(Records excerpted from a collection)

■ ■ ■ ■ ■ ■ ■

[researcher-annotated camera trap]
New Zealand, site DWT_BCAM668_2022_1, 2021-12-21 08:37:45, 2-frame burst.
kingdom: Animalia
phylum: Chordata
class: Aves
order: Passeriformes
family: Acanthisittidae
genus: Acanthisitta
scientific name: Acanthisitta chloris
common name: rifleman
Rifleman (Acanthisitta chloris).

■ ■ ■ ■ ■ ■ ■

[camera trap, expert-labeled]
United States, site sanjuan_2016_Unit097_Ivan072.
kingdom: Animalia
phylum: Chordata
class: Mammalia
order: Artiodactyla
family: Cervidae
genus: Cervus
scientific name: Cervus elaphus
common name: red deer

■ ■ ■ ■ ■ ■ ■

> Problem requirements
All lines in the data above from the one with "United States, site" through the one with "common name: red deer" must be repeated exactly, and no others.

> Solution to the problem
United States, site sanjuan_2016_Unit097_Ivan072.
kingdom: Animalia
phylum: Chordata
class: Mammalia
order: Artiodactyla
family: Cervidae
genus: Cervus
scientific name: Cervus elaphus
common name: red deer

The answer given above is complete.